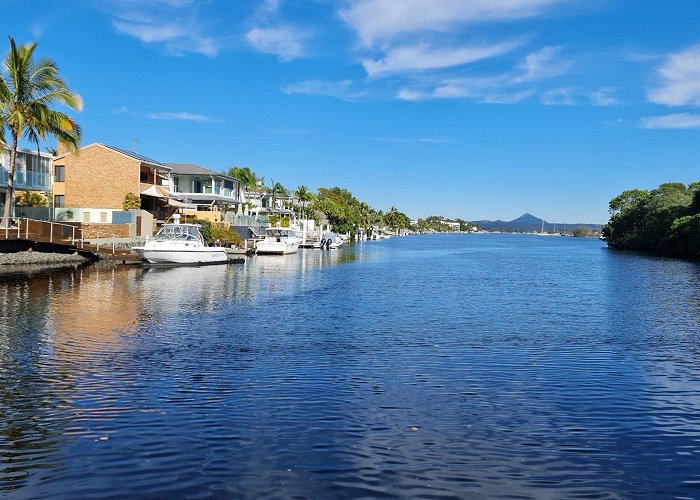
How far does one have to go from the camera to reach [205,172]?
78812 millimetres

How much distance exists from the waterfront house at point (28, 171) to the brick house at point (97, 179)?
173 inches

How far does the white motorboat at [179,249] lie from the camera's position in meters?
47.8

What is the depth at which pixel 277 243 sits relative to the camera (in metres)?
72.2

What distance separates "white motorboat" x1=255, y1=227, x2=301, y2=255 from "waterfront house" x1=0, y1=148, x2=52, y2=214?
78.2 ft

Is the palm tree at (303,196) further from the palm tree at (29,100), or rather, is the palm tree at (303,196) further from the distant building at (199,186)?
the palm tree at (29,100)

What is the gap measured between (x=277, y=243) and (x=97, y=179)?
20921mm

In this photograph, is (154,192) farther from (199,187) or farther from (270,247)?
(199,187)

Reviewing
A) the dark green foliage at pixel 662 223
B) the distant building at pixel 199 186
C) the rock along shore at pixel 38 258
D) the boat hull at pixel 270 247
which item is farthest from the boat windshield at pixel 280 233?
the dark green foliage at pixel 662 223

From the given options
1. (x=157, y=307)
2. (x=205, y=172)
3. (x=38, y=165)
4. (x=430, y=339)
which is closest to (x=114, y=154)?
(x=38, y=165)

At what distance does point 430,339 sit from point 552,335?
176 inches

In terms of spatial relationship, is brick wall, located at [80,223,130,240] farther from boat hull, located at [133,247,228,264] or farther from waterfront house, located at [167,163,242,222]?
waterfront house, located at [167,163,242,222]

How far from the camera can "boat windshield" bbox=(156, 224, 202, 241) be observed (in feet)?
165

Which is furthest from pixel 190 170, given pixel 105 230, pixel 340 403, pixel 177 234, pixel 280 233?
pixel 340 403

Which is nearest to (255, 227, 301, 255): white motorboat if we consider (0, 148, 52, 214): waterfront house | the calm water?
(0, 148, 52, 214): waterfront house
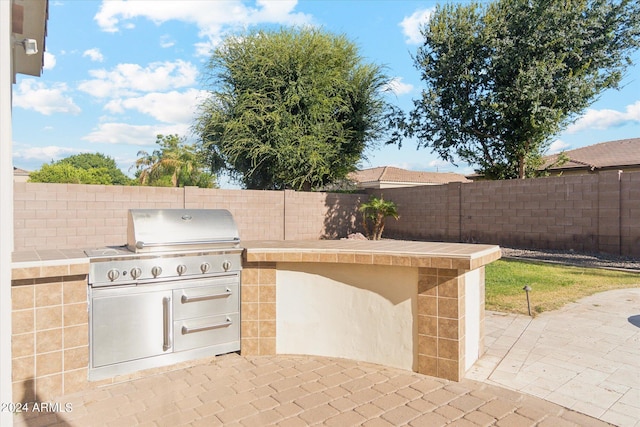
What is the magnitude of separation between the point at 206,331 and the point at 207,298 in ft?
1.01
========================
* _Task to carry out_: Output each line exactly; omit every picture.

* _Exercise solution_:
How far does one have to go from the camera to reach [205,172]?
78812 millimetres

How much distance exists from the waterfront house at point (28, 171) to the brick house at point (97, 179)?
173 inches

How far does the white motorboat at [179,249] lie from the camera's position in meters?
47.8

What is the depth at which pixel 277 243 sits relative to the camera (in metres)?
72.2

What distance separates "white motorboat" x1=255, y1=227, x2=301, y2=255 from "waterfront house" x1=0, y1=148, x2=52, y2=214?
78.2 ft

Is the palm tree at (303,196) further from the palm tree at (29,100), or rather, is the palm tree at (303,196) further from the distant building at (199,186)?
the palm tree at (29,100)

What is the gap measured between (x=277, y=243) and (x=97, y=179)?
20921mm

In this photograph, is (154,192) farther from (199,187) or farther from (270,247)?
(199,187)

Reviewing
A) the dark green foliage at pixel 662 223
B) the distant building at pixel 199 186
C) the rock along shore at pixel 38 258
D) the boat hull at pixel 270 247
which item is farthest from the boat windshield at pixel 280 233?
the dark green foliage at pixel 662 223

From the given options
1. (x=157, y=307)
2. (x=205, y=172)
3. (x=38, y=165)
4. (x=430, y=339)
which is closest to (x=114, y=154)?
(x=38, y=165)

At what distance does point 430,339 sit from point 552,335?
176 inches

In terms of spatial relationship, is brick wall, located at [80,223,130,240] farther from boat hull, located at [133,247,228,264] or farther from waterfront house, located at [167,163,242,222]?
waterfront house, located at [167,163,242,222]

How far from the camera can "boat windshield" bbox=(156, 224, 202, 241) be observed (in feet)?
165

Which is furthest from pixel 190 170, given pixel 105 230, pixel 340 403, pixel 177 234, pixel 280 233?
pixel 340 403

Which is nearest to (255, 227, 301, 255): white motorboat if we consider (0, 148, 52, 214): waterfront house | the calm water?
(0, 148, 52, 214): waterfront house
What is the magnitude of separation between the point at 206,331 and the point at 207,298 in ft?
1.01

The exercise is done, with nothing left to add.